At a glance, there was no reason to reject him. Swanson was an extremely
qualified candidate. Swanson, having attended Howard University Law School,
and was already a practicing lawyer in Martinsburg, Virginia. So, Swanson,
not satisfied with the rejection,
filed a lawsuit against the University in July of 1950. Swanson sought to end
discriminatory practices against blacks that were as qualified as he. On board
as counsel, were several NAACP lawyers from the state chapter. Swanson’s
chief counsel was none other than Thurgood Marshall. When Swanson’s lawsuit,
the University, never a stickler for massive media attendion knew they had
to admit quicly.. The unprecedented strength of the NAACP’s prior
higher education lawsuits was damning.
Swanson’s Arrival
The University won the original court case but it was the
appeals court that ruled in Swanson’s favor. Giving him access to a school that had for
a long time been closed to blacks. Though Swanson attended UVA, he was forced
to take residence off Grounds unlike the other students. Social life at UVA
was centered around the fraternities and sororities and Swanson was not allowed
to join that and at the football games, after each touchdown, elated students
would yank out the Dixie Flag and sing “Dixie” before singing
Uva’s Good Ol’ Song.
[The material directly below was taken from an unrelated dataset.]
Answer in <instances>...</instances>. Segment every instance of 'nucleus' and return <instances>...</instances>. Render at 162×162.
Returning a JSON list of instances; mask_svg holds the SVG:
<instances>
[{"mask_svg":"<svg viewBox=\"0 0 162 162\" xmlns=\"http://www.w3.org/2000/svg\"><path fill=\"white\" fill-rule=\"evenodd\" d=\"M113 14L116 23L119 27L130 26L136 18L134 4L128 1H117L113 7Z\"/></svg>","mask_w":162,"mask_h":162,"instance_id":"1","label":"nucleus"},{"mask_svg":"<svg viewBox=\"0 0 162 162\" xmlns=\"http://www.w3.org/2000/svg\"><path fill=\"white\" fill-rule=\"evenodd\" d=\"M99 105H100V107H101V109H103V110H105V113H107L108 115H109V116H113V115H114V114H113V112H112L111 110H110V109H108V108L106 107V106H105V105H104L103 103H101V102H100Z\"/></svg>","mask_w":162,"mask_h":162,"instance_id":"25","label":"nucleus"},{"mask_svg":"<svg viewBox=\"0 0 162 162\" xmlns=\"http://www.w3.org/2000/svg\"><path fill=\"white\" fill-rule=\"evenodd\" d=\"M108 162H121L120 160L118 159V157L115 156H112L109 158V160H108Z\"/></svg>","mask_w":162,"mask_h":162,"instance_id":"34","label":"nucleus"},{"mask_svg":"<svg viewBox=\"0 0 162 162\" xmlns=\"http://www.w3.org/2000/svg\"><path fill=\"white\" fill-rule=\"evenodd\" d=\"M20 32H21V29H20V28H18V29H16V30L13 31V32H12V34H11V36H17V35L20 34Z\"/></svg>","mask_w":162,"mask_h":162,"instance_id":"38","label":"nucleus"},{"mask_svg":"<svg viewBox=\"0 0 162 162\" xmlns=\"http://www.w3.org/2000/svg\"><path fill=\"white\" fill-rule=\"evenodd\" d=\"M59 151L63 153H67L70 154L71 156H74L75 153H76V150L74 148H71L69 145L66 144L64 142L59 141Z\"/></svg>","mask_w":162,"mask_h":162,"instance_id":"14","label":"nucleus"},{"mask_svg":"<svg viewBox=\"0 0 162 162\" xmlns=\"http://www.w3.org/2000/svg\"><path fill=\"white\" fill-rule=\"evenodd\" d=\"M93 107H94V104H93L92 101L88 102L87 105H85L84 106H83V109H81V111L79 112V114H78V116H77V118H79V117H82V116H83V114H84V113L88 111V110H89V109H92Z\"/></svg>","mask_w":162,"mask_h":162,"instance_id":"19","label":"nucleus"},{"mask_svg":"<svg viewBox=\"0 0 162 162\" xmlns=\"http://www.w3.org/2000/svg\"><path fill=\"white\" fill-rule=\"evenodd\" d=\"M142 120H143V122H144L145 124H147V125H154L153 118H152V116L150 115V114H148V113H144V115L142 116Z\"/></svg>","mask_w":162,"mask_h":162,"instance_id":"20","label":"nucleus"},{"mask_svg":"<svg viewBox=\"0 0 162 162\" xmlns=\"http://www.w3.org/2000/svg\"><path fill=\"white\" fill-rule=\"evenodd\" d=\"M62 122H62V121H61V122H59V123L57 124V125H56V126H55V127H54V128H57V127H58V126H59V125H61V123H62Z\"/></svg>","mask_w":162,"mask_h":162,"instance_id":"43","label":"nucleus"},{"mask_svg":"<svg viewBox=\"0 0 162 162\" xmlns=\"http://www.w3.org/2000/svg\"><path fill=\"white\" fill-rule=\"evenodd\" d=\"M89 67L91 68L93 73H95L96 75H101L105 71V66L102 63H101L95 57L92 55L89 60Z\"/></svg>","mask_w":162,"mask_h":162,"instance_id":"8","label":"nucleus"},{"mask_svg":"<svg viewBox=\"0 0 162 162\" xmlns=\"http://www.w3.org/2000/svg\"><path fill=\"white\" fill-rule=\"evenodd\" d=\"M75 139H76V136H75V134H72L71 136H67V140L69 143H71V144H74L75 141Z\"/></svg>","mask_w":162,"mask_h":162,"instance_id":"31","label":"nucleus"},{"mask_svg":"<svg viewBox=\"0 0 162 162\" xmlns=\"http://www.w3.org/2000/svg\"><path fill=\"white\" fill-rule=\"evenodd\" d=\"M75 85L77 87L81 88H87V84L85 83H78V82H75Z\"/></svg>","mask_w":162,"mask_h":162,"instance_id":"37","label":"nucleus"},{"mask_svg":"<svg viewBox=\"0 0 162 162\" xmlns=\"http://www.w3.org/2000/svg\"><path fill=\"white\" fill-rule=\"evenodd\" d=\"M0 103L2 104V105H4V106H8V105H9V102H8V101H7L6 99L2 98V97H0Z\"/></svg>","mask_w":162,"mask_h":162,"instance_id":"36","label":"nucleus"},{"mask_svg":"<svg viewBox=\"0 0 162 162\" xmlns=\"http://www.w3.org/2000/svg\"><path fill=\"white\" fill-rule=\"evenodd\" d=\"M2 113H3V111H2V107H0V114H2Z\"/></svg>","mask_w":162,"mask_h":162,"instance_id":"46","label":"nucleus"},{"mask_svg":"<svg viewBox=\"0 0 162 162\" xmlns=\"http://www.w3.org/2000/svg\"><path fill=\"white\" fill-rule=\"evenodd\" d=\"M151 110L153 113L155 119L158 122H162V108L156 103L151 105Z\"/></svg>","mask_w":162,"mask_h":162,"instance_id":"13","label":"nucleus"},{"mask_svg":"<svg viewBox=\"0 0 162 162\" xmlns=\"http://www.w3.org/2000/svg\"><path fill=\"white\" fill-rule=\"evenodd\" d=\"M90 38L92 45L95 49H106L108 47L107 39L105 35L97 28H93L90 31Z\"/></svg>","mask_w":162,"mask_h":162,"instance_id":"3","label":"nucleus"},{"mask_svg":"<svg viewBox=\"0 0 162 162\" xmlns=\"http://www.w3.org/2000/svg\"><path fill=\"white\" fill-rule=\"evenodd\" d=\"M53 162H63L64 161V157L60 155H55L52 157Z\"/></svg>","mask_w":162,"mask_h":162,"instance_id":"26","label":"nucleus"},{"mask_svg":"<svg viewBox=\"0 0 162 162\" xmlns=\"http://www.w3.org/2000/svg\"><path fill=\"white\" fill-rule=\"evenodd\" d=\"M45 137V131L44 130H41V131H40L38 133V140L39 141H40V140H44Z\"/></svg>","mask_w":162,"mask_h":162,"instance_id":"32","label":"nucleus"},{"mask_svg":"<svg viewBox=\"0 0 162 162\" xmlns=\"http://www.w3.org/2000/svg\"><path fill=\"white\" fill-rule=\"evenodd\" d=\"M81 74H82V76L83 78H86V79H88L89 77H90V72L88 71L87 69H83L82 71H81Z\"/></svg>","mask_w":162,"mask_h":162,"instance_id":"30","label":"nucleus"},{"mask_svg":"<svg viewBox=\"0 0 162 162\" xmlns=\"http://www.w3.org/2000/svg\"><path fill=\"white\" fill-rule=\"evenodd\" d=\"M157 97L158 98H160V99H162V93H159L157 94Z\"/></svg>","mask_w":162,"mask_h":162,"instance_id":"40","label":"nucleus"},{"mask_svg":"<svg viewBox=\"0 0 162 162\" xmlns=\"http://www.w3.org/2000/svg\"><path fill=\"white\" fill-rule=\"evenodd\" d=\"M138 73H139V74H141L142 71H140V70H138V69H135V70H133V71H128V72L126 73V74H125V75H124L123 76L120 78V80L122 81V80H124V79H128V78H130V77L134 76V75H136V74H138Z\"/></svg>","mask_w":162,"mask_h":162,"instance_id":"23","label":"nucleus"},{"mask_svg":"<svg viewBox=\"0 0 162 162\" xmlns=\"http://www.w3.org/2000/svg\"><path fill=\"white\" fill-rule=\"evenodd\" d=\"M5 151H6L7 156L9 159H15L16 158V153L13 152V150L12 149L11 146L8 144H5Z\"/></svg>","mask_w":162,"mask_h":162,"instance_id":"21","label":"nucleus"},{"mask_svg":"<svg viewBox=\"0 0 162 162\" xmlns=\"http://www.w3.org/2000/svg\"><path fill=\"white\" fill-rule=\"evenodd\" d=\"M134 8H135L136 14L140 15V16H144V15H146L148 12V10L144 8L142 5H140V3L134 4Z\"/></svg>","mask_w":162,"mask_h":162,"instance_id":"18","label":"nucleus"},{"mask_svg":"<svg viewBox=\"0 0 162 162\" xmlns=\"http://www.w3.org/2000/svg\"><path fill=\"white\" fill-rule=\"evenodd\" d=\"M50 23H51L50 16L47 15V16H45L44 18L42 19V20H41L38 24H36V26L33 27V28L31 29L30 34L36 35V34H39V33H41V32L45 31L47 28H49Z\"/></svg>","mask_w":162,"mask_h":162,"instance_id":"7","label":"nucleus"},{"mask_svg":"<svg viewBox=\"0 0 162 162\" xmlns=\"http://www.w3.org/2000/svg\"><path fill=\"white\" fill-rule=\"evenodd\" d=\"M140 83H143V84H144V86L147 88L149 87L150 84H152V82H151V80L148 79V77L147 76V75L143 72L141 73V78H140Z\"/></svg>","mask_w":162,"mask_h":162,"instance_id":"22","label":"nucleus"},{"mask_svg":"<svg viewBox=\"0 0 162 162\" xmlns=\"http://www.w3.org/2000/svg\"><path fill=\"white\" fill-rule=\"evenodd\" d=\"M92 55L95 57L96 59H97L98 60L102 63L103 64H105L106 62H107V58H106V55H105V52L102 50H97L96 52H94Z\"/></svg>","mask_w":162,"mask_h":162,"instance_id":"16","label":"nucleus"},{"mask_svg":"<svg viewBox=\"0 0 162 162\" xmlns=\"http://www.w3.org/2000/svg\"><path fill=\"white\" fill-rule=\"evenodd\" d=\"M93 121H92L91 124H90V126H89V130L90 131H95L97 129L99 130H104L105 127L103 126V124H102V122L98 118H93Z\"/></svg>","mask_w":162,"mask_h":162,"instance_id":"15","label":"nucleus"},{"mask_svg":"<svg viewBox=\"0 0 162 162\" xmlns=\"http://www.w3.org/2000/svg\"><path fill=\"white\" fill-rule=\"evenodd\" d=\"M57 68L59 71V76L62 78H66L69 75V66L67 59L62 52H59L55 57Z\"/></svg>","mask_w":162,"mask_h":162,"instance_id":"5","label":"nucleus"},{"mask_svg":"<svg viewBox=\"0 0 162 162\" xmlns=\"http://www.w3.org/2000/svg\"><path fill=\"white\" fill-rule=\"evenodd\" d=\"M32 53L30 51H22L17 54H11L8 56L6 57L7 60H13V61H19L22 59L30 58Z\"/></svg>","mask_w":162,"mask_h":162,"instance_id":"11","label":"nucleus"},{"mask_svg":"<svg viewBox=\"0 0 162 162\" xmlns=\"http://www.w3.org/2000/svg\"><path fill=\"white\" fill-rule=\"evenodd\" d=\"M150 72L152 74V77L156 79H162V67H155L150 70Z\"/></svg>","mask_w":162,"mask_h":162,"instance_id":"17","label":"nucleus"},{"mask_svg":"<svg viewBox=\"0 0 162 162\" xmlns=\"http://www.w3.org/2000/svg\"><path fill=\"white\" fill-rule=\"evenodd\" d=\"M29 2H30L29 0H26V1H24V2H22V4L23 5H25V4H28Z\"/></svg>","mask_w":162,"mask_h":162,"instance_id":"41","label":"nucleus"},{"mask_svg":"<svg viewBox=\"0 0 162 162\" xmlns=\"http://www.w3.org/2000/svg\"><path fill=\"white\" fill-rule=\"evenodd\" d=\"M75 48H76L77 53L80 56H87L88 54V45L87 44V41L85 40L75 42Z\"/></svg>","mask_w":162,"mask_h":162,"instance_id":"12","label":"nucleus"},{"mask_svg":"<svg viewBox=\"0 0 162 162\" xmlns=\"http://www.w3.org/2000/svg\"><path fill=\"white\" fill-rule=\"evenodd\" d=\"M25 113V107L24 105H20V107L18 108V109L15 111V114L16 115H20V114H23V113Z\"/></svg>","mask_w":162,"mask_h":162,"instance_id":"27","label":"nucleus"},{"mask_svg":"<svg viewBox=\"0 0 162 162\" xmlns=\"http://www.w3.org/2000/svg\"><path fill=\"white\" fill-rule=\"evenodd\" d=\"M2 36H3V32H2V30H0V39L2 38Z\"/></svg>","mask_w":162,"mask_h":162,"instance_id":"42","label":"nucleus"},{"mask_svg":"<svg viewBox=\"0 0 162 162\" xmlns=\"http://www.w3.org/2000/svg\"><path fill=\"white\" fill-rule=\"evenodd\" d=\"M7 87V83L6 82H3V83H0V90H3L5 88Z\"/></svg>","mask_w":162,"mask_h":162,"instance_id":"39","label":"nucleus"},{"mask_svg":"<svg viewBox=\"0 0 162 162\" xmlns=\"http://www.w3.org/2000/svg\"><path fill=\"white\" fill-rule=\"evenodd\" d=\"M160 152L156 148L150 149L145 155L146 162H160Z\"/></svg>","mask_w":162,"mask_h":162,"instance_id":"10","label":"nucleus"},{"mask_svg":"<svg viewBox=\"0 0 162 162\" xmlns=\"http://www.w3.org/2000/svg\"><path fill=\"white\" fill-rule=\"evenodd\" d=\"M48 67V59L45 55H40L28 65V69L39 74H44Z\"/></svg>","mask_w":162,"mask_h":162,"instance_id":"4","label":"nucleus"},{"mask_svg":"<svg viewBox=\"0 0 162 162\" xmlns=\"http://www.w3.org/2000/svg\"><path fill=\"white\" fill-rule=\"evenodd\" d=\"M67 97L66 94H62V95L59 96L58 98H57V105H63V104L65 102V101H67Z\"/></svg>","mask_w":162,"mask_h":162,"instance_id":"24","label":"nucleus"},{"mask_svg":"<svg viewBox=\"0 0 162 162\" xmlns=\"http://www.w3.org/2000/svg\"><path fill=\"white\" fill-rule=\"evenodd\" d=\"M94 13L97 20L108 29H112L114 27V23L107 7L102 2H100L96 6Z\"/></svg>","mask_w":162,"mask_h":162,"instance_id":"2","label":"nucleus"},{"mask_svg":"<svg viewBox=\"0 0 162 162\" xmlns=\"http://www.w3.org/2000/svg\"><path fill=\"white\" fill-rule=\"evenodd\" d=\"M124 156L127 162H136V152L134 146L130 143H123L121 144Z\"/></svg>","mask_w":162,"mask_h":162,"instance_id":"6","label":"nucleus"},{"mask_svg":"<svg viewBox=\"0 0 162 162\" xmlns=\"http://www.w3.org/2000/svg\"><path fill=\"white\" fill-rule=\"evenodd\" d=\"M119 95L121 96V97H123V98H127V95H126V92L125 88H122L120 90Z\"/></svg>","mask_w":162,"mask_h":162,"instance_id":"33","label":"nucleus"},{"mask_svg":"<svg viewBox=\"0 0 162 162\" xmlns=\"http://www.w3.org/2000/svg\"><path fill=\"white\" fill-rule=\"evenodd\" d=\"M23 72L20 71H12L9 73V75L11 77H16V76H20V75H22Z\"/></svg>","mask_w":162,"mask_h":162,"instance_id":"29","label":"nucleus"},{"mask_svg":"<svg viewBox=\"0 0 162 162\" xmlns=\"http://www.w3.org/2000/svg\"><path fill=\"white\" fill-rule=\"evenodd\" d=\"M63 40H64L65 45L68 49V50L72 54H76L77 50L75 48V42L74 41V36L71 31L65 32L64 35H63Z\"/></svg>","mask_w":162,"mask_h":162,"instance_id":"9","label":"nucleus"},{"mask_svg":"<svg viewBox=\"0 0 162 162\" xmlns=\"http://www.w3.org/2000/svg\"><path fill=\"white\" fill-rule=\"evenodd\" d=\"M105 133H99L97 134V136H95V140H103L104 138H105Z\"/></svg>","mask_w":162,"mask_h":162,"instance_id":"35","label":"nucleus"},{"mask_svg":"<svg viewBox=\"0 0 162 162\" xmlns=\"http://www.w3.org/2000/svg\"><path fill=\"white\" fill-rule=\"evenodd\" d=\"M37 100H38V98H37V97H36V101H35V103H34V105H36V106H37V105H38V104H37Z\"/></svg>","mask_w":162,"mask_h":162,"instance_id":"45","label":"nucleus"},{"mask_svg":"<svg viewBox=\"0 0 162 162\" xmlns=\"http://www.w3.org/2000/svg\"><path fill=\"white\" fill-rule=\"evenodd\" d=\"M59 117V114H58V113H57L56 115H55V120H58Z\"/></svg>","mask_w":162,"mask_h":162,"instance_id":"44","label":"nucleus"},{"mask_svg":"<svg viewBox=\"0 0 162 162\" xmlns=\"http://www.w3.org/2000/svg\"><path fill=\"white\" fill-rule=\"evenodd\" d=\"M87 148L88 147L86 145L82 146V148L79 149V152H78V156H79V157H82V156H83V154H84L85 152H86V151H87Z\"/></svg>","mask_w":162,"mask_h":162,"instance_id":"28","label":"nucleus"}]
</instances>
In June 1951, Gregory Swanson left the
Law School and expressed the hope that his stay at the University would
allow
other blacks to gain.admission with less difficulty. University students
did not reflect the true spirit of Thomas Jefferson, said Swanson, because
they
did
not care about racial equality or the welfare of the country.
The years following
Swanson, came a few black graduate students. Walter N. Ridley, the first
black man to receive a degree at the University of Virginia and at any major
white Southern institution. Ridley received a doctorate in education. And
today’s Ridley Scholarship Fund, given out to outstanding African American
students was named in his honor. In the fall of 1953, Edward T. Wood and
Edward B. Nash were the first two African-Americans to matriculate to the
University of Virginia’s medical school. Hannibal E. Howell and Albert
H. Luck, quickly followed Nash and Wood, when they matriculated to the medical
school in 1954. Little known to history, Ann Franklin-Savage was the first
African American woman to attend the medical school in 1955. She left in
1958 due to illness in her family. That same year, the Law school was to receive
another eager student by the name of John F. Merchant who entered the Law
School in 1955 and successfully graduated. It was not until 1955, did the
first black undergraduates attend the University.